Through the Eagles’ first five games of the season, if a complaint was to be levied against Jim Schwartz’s largely impressive defense, it was that the blitzes were few and far between.
Schwartz’s scheme operates from the standpoint of relying on your four men up front to generate enough pressure on the quarterback, without dipping into blitzes too often. But in the Eagles’ two games before Sunday, both losses, the pressure was nearly non-existent against Kirk Cousins and Matthew Stafford.
Doug Pederson was peppered with questions during the week about Schwartz possibly needing to change things up. Pederson said he wouldn’t bother his defensive guru after just a down game or two.

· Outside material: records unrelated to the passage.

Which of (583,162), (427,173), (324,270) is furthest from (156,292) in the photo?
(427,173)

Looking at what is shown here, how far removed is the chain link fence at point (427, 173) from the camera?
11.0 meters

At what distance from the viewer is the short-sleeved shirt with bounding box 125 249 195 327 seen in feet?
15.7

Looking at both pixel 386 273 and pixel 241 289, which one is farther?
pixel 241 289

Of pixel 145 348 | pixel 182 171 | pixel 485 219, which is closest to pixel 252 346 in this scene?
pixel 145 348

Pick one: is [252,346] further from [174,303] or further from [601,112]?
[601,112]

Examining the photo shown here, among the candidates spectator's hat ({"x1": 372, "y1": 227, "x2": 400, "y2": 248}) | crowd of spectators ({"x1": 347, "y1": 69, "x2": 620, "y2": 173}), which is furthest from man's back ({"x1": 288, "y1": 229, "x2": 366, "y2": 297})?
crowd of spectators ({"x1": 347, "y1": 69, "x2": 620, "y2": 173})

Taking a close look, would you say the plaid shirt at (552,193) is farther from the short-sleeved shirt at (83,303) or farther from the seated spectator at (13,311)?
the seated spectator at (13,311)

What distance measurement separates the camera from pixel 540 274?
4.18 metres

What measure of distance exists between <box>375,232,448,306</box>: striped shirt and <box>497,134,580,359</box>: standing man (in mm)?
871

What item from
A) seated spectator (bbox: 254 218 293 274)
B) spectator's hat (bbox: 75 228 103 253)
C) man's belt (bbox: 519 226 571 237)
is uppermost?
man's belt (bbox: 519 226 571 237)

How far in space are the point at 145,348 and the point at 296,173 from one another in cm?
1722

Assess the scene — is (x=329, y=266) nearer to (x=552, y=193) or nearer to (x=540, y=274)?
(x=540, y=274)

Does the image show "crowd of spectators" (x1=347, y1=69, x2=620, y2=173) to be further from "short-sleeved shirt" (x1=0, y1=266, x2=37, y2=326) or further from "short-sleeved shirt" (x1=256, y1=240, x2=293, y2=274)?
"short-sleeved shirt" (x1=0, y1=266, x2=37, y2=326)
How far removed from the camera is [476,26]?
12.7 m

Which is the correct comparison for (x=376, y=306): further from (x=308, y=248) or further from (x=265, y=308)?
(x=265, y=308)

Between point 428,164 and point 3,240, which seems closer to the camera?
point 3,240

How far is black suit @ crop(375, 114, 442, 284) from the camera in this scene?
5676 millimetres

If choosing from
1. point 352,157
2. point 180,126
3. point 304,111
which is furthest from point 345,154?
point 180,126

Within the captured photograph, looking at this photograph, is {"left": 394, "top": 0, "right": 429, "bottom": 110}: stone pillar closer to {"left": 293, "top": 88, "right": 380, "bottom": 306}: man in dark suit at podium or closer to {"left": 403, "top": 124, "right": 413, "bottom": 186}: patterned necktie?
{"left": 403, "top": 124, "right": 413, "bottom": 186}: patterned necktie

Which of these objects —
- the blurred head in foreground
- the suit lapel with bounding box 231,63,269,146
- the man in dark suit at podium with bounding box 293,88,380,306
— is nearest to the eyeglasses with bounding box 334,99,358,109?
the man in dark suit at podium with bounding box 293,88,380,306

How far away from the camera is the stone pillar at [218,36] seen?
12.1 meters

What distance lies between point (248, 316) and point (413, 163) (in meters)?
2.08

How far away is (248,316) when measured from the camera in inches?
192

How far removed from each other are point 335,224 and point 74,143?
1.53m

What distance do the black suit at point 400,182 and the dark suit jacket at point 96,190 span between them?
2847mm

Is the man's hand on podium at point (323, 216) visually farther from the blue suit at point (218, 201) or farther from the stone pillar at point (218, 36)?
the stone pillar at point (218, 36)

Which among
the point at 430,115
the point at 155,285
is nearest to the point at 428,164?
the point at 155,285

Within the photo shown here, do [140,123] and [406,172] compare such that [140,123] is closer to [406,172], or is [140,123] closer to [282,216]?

He still had faith in Schwartz’s ability to draw up the right game plans.
Turns out, Schwartz was already dreaming out a blitz-filled Sunday.

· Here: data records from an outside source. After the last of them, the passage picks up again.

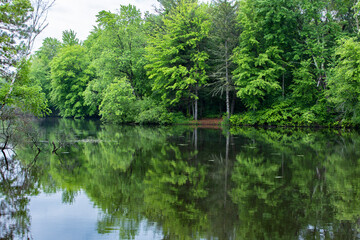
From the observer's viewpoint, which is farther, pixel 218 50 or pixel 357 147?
pixel 218 50

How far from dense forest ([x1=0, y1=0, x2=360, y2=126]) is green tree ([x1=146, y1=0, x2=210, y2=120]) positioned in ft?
0.34

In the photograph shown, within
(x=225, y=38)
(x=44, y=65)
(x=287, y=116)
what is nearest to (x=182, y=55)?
(x=225, y=38)

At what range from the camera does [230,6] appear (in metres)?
31.8

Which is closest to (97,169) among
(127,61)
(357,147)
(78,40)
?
(357,147)

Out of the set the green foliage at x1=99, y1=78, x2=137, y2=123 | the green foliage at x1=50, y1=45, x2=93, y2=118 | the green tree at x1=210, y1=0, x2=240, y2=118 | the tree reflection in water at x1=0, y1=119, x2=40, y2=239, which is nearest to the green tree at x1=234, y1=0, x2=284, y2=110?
the green tree at x1=210, y1=0, x2=240, y2=118

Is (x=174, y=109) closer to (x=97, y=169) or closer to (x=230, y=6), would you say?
(x=230, y=6)

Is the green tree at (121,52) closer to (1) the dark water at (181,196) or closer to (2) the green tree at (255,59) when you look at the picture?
(2) the green tree at (255,59)

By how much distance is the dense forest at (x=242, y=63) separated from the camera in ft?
90.5

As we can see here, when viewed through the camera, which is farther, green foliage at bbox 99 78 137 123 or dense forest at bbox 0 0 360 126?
green foliage at bbox 99 78 137 123

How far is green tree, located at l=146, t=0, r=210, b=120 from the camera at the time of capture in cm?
3269

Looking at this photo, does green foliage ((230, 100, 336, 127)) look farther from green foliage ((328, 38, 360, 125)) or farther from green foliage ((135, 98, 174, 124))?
green foliage ((135, 98, 174, 124))

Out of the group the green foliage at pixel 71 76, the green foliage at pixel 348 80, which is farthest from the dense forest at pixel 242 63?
the green foliage at pixel 71 76

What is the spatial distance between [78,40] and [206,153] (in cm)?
5994

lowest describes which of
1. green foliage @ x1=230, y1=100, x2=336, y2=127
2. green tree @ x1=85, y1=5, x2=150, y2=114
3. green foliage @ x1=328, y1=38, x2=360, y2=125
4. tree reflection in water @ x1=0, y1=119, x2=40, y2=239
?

The Eagles’ defense went scorched-earth on Sam Bradford, blitzing him early and often and taking advantage of a beleaguered offensive line missing its starting tackles. Bradford was sacked six times, fumbled twice, and never looked comfortable in the pocket.

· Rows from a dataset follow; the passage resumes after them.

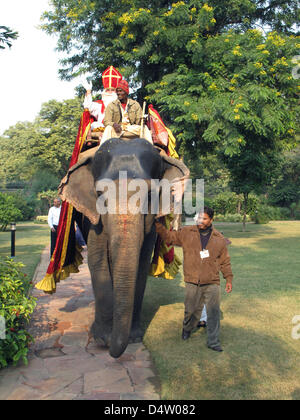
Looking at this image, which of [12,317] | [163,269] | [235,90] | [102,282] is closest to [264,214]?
[235,90]

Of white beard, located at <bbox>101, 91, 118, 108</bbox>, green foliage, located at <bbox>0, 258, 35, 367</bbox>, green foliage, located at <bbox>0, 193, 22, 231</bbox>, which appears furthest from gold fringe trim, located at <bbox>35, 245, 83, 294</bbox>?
green foliage, located at <bbox>0, 193, 22, 231</bbox>

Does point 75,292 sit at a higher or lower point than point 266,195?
lower

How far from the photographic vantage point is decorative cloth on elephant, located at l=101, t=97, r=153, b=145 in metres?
4.97

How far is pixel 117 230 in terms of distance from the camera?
13.1ft

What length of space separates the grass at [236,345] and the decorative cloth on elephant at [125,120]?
8.90 ft

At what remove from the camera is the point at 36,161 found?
1554 inches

“[The defense] got it in their mind to play better than last week,” Pederson said after the game, “and obviously it starts up front. It starts with both sides of the ball, offense and defensive lines, and our defensive line really came off the ball today, kind of took it upon themselves to just attack the line of scrimmage and play on their side.”
Sunday’s game presented Schwartz and the Eagles’ defenders with an interesting dynamic, facing a quarterback they knew so well in Bradford because they had just nine weeks ago played on the same team.
The Eagles knew Bradford’s tendencies, and they knew he didn’t excel under pressure the way a guy like Carson Wentz does. So Schwartz decided to tweak his approach to pass rushing and bring legions of rushers.
“There were some curveballs that Jim [Schwartz] put in, to get on the quarterback and blitz a little more,” Fletcher Cox said. “I think we did a great job of timing the blitzes out. I think the four man pass-rush got to everybody.”
Rodney McLeod, who racked up his first sack as well as an interception and a forced fumble, echoed Cox’s sentiments.
“We wanted to bring a little more pressure on [Bradford],” McLeod said. “We’re familiar with him, so knowing that he kind of struggles a little bit when there’s pressure in his face, and once you get a good pass rush on him, you see he’s very effected once we started getting after him. He starts staring down his throws, or having his eyes on the rush more than on his guys down field.”
Bradford finally threw a touchdown in the fourth quarter, but he did it while limping in the red zone after yet another bruiser of a hit. Otherwise, his outing was listless, handicapped by a line which couldn’t keep him upright and a lack of pocket mobility and confidence necessary to combat such deteriorating protection.
It was just the performance Schwartz’s defense needed after two rough outings in a row.
“The mindset all week has been, ‘Let’s get back to playing the ball we know how to play,’” Cox said. “Basically, everyone being where they’re supposed to be. The number one thing we saw today was we got back to where everyone was having fun.”
Jim Schwartz’s defense proved Sunday it can still be the dominant unit it was through the first three weeks of the season. And, just as importantly, it can win the Eagles a few games all on its own.